▶ [WHAT IS EXPECTED]
Please transcribe the lines of the listing below, starting with the line that contains "In the set the purple" and going on through the line that contains "253 centimetres", with both of those lines included. Leave the pictures out of your answer.
# start of SUPPLIED RECORDS
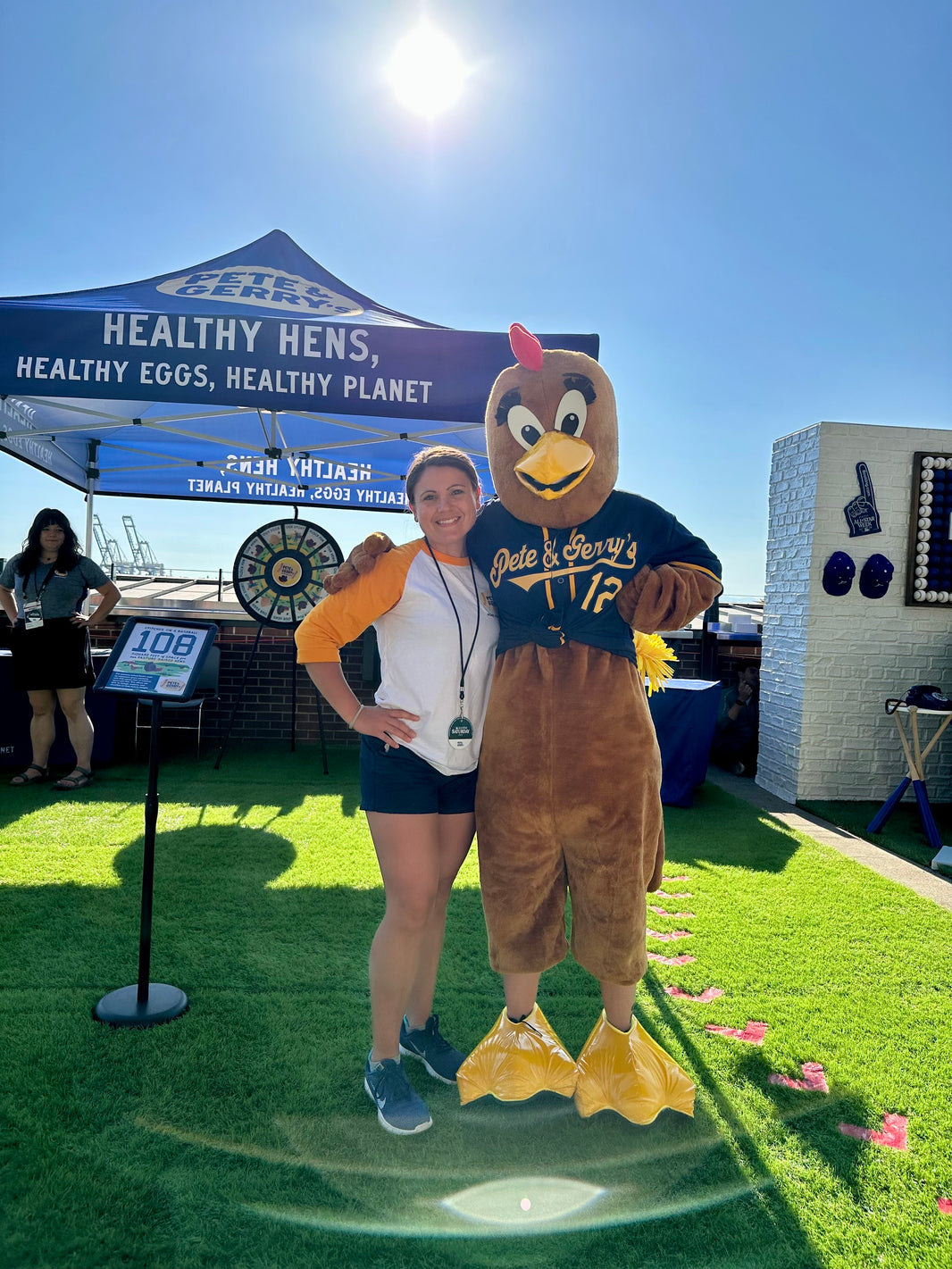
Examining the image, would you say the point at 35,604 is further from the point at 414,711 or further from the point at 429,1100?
the point at 429,1100

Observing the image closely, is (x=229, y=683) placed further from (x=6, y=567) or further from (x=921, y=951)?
(x=921, y=951)

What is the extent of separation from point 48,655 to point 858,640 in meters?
5.32

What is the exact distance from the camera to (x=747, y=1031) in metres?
2.45

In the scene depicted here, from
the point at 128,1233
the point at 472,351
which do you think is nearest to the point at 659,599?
the point at 128,1233

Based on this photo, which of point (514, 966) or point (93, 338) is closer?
point (514, 966)

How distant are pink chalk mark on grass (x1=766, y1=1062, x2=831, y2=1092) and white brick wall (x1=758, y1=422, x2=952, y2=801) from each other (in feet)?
11.3

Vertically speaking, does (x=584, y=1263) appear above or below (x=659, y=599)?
below

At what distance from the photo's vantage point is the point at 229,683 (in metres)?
7.09

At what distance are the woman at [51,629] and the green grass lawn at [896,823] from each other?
15.9ft

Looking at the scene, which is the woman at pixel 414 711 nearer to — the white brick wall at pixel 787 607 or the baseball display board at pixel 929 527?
the white brick wall at pixel 787 607

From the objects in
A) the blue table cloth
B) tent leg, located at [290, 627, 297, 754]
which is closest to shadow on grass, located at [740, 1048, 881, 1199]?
the blue table cloth

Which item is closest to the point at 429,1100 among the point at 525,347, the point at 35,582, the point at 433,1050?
the point at 433,1050

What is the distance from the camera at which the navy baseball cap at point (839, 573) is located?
5.36 m

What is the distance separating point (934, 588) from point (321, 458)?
201 inches
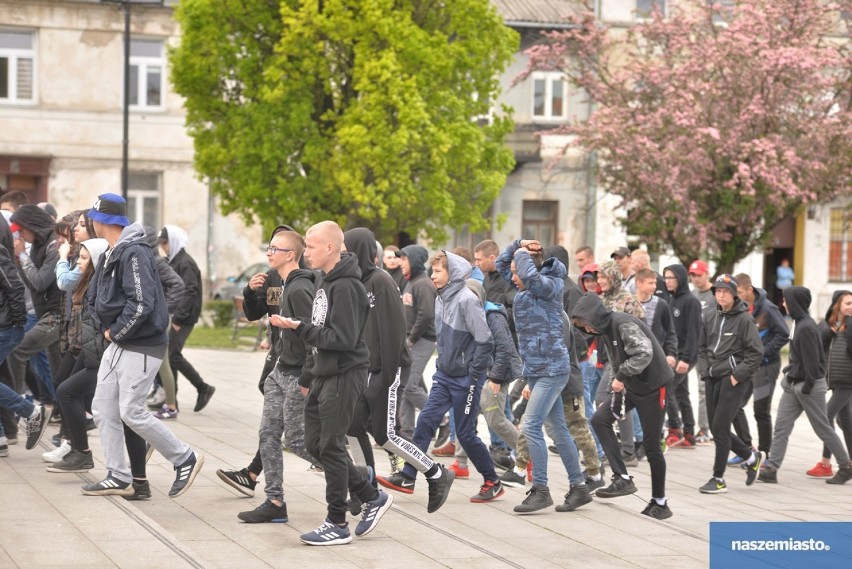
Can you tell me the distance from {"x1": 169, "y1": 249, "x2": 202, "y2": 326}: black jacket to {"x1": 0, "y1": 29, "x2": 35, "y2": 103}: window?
23.0m

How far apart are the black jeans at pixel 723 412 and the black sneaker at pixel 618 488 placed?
4.12 feet

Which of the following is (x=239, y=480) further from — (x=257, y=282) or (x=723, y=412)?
(x=723, y=412)

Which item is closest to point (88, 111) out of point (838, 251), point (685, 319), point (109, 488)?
point (838, 251)

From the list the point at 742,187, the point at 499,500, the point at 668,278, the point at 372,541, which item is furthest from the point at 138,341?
the point at 742,187

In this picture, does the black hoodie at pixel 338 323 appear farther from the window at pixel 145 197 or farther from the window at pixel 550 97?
the window at pixel 550 97

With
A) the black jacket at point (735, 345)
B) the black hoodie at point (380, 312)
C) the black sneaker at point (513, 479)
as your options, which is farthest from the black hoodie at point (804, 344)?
the black hoodie at point (380, 312)

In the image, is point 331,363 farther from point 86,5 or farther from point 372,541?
point 86,5

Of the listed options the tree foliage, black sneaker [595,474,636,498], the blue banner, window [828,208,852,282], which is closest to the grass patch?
the tree foliage

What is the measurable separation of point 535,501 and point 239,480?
2.07m

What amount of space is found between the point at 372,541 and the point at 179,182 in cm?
2887

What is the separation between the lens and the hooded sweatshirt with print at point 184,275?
13680mm

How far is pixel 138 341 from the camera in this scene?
8.98 m

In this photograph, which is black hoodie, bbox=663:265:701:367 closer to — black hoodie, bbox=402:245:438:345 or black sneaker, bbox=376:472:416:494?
black hoodie, bbox=402:245:438:345

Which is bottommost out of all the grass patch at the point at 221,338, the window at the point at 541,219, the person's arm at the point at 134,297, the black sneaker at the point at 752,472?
the grass patch at the point at 221,338
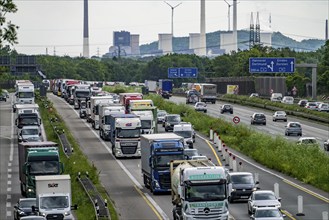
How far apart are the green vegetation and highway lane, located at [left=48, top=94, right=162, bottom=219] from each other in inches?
390

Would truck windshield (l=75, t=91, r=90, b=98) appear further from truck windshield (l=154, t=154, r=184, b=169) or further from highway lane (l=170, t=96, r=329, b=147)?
truck windshield (l=154, t=154, r=184, b=169)

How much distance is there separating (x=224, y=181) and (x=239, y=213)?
615cm

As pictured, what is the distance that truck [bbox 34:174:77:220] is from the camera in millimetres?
45188

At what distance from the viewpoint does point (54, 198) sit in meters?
46.3

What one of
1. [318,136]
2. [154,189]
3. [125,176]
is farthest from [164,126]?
[154,189]

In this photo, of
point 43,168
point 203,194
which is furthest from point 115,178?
point 203,194

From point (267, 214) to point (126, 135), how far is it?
103 ft

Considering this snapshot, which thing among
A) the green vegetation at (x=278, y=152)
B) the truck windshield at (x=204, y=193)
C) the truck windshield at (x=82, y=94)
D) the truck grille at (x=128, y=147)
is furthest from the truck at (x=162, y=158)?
the truck windshield at (x=82, y=94)

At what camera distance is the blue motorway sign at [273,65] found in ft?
419

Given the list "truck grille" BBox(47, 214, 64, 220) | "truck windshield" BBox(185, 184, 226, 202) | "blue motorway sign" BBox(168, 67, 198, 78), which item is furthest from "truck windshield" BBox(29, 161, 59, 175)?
"blue motorway sign" BBox(168, 67, 198, 78)

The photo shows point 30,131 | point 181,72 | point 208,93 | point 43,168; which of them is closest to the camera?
point 43,168

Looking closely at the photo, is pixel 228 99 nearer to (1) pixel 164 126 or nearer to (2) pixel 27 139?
(1) pixel 164 126

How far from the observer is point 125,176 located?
64188 mm

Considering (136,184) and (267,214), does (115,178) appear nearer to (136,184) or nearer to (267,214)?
(136,184)
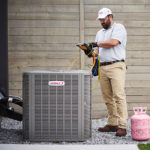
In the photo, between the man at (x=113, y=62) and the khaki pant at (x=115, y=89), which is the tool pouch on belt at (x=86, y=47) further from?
the khaki pant at (x=115, y=89)

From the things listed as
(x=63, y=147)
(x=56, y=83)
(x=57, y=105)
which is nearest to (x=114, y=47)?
(x=56, y=83)

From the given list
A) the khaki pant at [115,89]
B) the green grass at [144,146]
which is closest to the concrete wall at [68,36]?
the khaki pant at [115,89]

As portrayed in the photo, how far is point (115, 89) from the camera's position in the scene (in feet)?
15.1

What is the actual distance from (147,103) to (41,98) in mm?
2658

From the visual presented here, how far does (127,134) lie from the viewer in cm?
476

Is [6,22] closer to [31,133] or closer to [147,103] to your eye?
[31,133]

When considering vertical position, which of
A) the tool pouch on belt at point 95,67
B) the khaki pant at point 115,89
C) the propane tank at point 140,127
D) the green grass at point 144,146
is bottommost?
the green grass at point 144,146

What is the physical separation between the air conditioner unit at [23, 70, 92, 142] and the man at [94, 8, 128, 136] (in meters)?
0.58

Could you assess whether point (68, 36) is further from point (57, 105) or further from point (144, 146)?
point (144, 146)

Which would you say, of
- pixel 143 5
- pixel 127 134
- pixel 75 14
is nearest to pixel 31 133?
pixel 127 134

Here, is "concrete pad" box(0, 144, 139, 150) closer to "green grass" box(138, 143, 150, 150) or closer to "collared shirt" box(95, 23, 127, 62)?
"green grass" box(138, 143, 150, 150)

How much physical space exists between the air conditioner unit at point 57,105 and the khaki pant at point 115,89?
→ 1.89 feet

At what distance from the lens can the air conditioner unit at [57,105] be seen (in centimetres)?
408

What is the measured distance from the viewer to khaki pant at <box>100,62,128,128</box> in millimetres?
4570
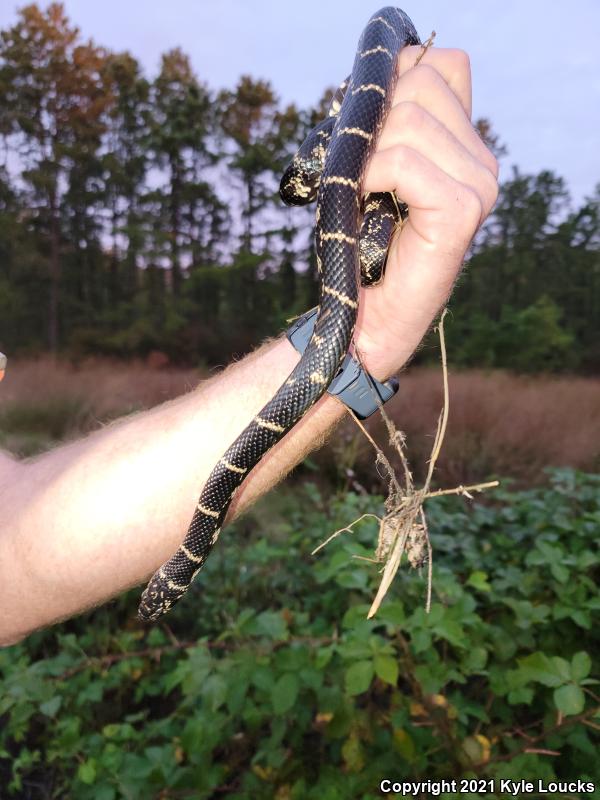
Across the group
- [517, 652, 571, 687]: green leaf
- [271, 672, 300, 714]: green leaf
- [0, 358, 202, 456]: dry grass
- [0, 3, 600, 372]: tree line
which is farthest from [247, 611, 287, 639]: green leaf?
[0, 3, 600, 372]: tree line

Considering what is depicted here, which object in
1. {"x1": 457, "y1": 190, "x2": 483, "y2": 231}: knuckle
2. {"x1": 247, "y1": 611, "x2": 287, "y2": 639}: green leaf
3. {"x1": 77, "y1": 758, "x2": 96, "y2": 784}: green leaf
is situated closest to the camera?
{"x1": 457, "y1": 190, "x2": 483, "y2": 231}: knuckle

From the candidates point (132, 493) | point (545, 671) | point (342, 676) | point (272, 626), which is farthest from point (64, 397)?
point (545, 671)

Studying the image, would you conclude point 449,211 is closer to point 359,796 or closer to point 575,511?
point 359,796

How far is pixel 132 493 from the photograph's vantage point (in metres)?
1.95

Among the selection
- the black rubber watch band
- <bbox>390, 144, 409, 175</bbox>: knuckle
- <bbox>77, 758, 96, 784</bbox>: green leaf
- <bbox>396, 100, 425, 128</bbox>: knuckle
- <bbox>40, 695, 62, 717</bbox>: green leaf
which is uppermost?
<bbox>396, 100, 425, 128</bbox>: knuckle

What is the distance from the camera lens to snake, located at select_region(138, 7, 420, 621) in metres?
1.77

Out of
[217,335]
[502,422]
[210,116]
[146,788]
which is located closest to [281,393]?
[146,788]

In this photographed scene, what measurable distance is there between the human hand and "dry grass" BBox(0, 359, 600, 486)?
16.9 feet

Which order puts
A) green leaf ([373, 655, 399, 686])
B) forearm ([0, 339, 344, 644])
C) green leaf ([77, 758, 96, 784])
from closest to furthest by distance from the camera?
forearm ([0, 339, 344, 644]) < green leaf ([373, 655, 399, 686]) < green leaf ([77, 758, 96, 784])

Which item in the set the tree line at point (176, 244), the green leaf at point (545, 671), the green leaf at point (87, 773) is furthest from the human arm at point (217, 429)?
the tree line at point (176, 244)

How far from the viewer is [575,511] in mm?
3973

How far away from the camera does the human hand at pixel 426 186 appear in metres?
1.60
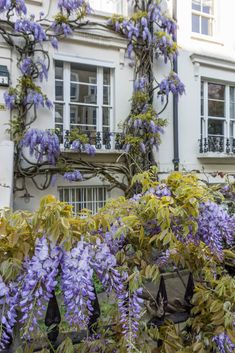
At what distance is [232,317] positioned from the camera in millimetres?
1420

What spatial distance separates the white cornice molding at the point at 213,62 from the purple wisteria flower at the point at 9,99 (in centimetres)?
440

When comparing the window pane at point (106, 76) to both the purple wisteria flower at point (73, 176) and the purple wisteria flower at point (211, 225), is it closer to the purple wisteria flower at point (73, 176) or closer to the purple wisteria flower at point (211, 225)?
the purple wisteria flower at point (73, 176)

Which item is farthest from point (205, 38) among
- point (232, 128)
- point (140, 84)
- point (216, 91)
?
point (140, 84)

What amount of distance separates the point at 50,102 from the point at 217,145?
4.31m

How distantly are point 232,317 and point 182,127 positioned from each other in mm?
7031

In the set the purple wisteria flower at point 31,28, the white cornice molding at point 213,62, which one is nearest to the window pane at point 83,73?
the purple wisteria flower at point 31,28

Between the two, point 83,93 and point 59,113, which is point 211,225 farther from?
point 83,93

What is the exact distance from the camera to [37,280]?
124 cm

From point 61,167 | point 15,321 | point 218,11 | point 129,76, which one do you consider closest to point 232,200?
point 15,321

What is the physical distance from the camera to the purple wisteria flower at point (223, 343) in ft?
4.67

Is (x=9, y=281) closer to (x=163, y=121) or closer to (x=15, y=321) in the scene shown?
(x=15, y=321)

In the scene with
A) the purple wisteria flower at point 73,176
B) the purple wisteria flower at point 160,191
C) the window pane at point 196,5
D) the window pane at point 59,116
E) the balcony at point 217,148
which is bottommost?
the purple wisteria flower at point 160,191

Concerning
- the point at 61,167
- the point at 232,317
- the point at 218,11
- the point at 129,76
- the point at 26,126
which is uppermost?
the point at 218,11

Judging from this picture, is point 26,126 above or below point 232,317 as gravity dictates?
above
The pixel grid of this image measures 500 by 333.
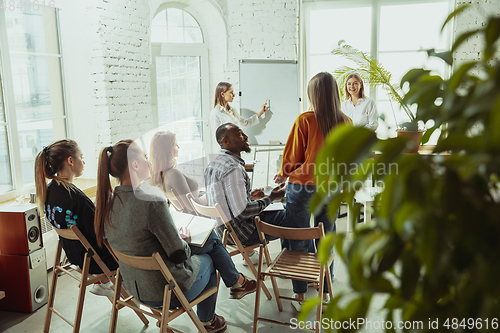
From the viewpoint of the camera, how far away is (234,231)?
253 centimetres

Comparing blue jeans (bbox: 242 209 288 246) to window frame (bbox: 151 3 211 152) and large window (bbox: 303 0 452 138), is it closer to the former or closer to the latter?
window frame (bbox: 151 3 211 152)

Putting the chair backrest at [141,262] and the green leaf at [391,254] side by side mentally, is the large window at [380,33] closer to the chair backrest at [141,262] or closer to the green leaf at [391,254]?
the chair backrest at [141,262]

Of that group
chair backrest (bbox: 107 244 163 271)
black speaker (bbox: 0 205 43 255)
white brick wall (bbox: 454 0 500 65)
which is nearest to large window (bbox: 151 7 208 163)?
black speaker (bbox: 0 205 43 255)

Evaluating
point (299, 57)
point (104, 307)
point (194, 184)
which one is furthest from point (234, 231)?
point (299, 57)

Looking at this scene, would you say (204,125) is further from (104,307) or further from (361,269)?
(361,269)

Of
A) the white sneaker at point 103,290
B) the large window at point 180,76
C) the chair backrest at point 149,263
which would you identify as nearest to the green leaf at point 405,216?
the chair backrest at point 149,263

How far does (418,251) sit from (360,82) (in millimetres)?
4463

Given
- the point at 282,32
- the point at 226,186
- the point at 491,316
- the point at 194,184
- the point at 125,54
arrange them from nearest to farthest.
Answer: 1. the point at 491,316
2. the point at 226,186
3. the point at 194,184
4. the point at 125,54
5. the point at 282,32

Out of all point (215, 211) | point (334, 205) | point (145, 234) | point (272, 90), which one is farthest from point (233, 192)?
point (272, 90)

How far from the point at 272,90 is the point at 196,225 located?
321 cm

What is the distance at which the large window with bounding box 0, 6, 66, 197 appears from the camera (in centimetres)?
318

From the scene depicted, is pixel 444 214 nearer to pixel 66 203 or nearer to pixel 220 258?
pixel 220 258

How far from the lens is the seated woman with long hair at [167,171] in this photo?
2764mm

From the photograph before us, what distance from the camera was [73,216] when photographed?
2283mm
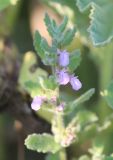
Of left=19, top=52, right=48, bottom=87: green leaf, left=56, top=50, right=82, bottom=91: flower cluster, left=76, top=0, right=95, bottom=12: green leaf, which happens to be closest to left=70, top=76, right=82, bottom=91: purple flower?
left=56, top=50, right=82, bottom=91: flower cluster

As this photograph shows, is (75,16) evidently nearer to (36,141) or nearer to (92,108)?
(92,108)

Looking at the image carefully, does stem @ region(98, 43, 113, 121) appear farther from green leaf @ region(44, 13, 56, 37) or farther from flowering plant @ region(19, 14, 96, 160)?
green leaf @ region(44, 13, 56, 37)

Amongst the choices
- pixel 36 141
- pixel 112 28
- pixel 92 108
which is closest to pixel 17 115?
pixel 92 108

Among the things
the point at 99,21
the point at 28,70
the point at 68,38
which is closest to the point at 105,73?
the point at 28,70

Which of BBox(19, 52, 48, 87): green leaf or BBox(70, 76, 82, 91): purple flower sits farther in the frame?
BBox(19, 52, 48, 87): green leaf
# end of SUPPLIED RECORDS
▶ [WORKED SOLUTION]
In the set the purple wisteria flower at point 31,28, the white cornice molding at point 213,62, which one is nearest to the window pane at point 83,73?
the purple wisteria flower at point 31,28

Between the two, point 83,93 and point 59,113, which is point 211,225 farther from?
point 83,93

What is the exact distance from the camera to [37,280]?
124 cm

From point 61,167 | point 15,321 | point 218,11 | point 129,76, which one do you consider closest to point 232,200?
point 15,321

What is the physical distance from the camera to the purple wisteria flower at point (223, 343) in ft?
4.67

Is (x=9, y=281) closer to (x=163, y=121) or closer to (x=15, y=321) in the scene shown?
(x=15, y=321)

In the scene with
A) the purple wisteria flower at point 73,176
B) the purple wisteria flower at point 160,191
C) the window pane at point 196,5
D) the window pane at point 59,116
E) the balcony at point 217,148
which is bottommost?
the purple wisteria flower at point 160,191

Concerning
- the point at 61,167
- the point at 232,317
- the point at 218,11
- the point at 129,76
- the point at 26,126
which is uppermost?
the point at 218,11

Judging from this picture, is point 26,126 above or below point 232,317 as gravity dictates?
above
The pixel grid of this image measures 500 by 333.
From the viewpoint of the camera, how far away is (234,231)?
253 centimetres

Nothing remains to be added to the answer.